_About this exercise:_ Continue the forum thread about returning a reference to *this in C++, starting right after its last sentence.

Returning reference to this object is often used in assignment operator overloading. It is also used as a base for named parameters idiom which allows to initialize object by chain of calls to setter methods: Params().SetX(1).SetY(1) each of which returns reference to *this.

But is it correct to return reference to *this. What if we call the method returning reference to this for a temporary object:

#include <iostream>

class Obj
{
public:
    Obj(int n): member(n) {}
    Obj& Me() { return *this; }

    int member;
};

Obj MakeObj(int n)
{
    return Obj(n);
}

int main()
{
    // Are the following constructions are correct:
    std::cout << MakeObj(1).Me().member << std::endl;
    std::cout << Obj(2).Me().member << std::endl;
    Obj(3).Me() = Obj(4);

    return 0;
}

Yes, it is safe to return *this. The easy case is when this is not a temporary, though even when it is, this should be possible:

Temporary objects are destroyed as the last step in evaluating the full-expression (1.9) that (lexically) contains the point where they were created. This is true even if that evaluation ends in throwing an exception (C++03 §12.2/3).

_Data records:_
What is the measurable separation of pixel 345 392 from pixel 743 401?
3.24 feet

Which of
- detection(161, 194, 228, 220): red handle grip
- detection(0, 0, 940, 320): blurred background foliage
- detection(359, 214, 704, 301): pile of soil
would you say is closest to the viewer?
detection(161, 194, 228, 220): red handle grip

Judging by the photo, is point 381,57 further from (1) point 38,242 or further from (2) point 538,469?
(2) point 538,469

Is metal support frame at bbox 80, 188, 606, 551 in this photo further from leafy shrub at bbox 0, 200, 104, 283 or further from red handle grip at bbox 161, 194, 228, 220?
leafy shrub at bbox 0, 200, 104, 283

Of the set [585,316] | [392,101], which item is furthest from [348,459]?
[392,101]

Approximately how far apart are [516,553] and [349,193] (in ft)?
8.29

---

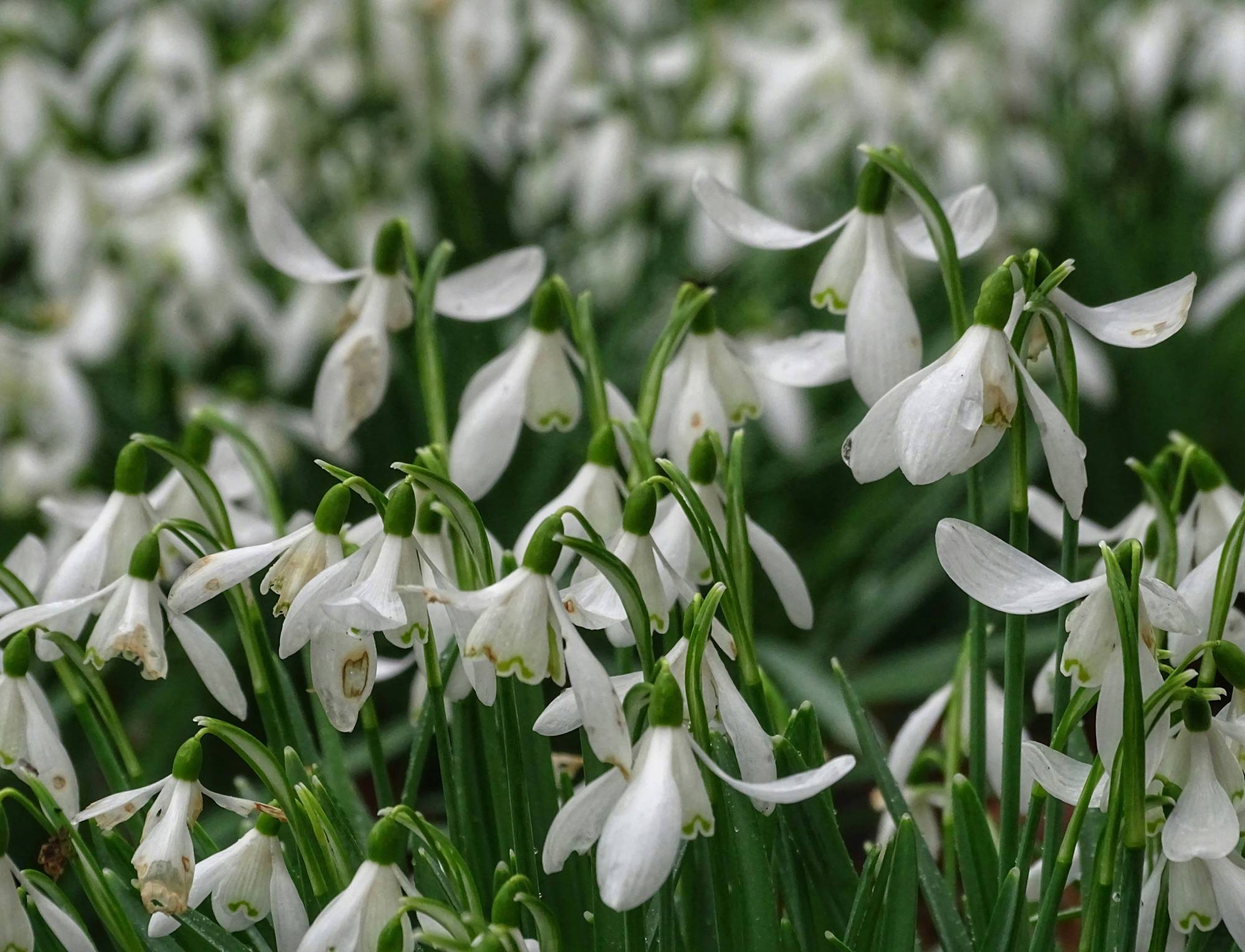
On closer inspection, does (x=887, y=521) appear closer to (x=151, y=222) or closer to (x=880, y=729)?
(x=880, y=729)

_Response area:_
In other words, until you reach a semi-colon everything should be fine (in theory).

So following code should work:

std::cout << MakeObj(1).Me().member << std::endl;

While this should not work:

const Obj &MakeMeObj(int n) { return Obj(n).Me(); }
std::cout << MakeMeObj(1).member << std::endl;

This is logical, as you are returning a reference to a temporary. Most compilers warn/error on this, though if you code gets to complex, this is something to watch out for.

Personally, I would prevent calling these methods on a temp object to enforce API users to think about the lifetime of the object. Which can be done by overloading your method: (If your compiler supports it already)

Obj &Me() & { return *this; }
Obj &Me() && = delete;

// Are the following constructions are correct:
std::cout << MakeObj(1).Me().member << std::endl;
std::cout << Obj(2).Me().member << std::endl;

Yes, because in each line the lifetime of all temporary objects is extended to take the full expression into account.

As cppreference.com says:

(...) all temporary objects are destroyed as the last step in evaluating the full-expression that (lexically) contains the point where they were created (...).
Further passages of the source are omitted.